• **The input**
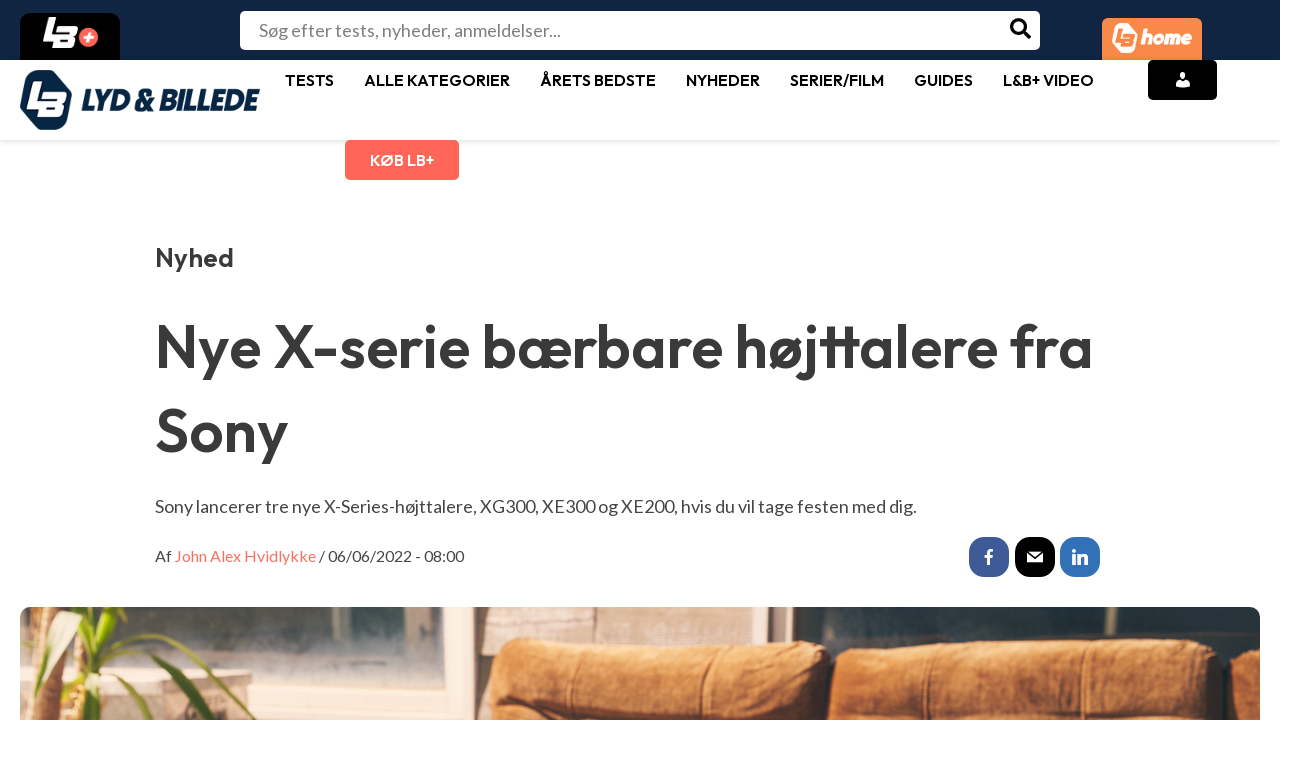

--- FILE ---
content_type: text/html; charset=utf-8
request_url: https://www.google.com/recaptcha/api2/aframe
body_size: 265
content:
<!DOCTYPE HTML><html><head><meta http-equiv="content-type" content="text/html; charset=UTF-8"></head><body><script nonce="eFhibY06G7psv8Qi2tLJEQ">/** Anti-fraud and anti-abuse applications only. See google.com/recaptcha */ try{var clients={'sodar':'https://pagead2.googlesyndication.com/pagead/sodar?'};window.addEventListener("message",function(a){try{if(a.source===window.parent){var b=JSON.parse(a.data);var c=clients[b['id']];if(c){var d=document.createElement('img');d.src=c+b['params']+'&rc='+(localStorage.getItem("rc::a")?sessionStorage.getItem("rc::b"):"");window.document.body.appendChild(d);sessionStorage.setItem("rc::e",parseInt(sessionStorage.getItem("rc::e")||0)+1);localStorage.setItem("rc::h",'1765454288291');}}}catch(b){}});window.parent.postMessage("_grecaptcha_ready", "*");}catch(b){}</script></body></html>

• **Exercise aim**
With images omitted, retype the data word for word.

• **Answer below**
--- FILE ---
content_type: text/html; charset=utf-8
request_url: https://www.google.com/recaptcha/api2/aframe
body_size: 265
content:
<!DOCTYPE HTML><html><head><meta http-equiv="content-type" content="text/html; charset=UTF-8"></head><body><script nonce="eFhibY06G7psv8Qi2tLJEQ">/** Anti-fraud and anti-abuse applications only. See google.com/recaptcha */ try{var clients={'sodar':'https://pagead2.googlesyndication.com/pagead/sodar?'};window.addEventListener("message",function(a){try{if(a.source===window.parent){var b=JSON.parse(a.data);var c=clients[b['id']];if(c){var d=document.createElement('img');d.src=c+b['params']+'&rc='+(localStorage.getItem("rc::a")?sessionStorage.getItem("rc::b"):"");window.document.body.appendChild(d);sessionStorage.setItem("rc::e",parseInt(sessionStorage.getItem("rc::e")||0)+1);localStorage.setItem("rc::h",'1765454288291');}}}catch(b){}});window.parent.postMessage("_grecaptcha_ready", "*");}catch(b){}</script></body></html>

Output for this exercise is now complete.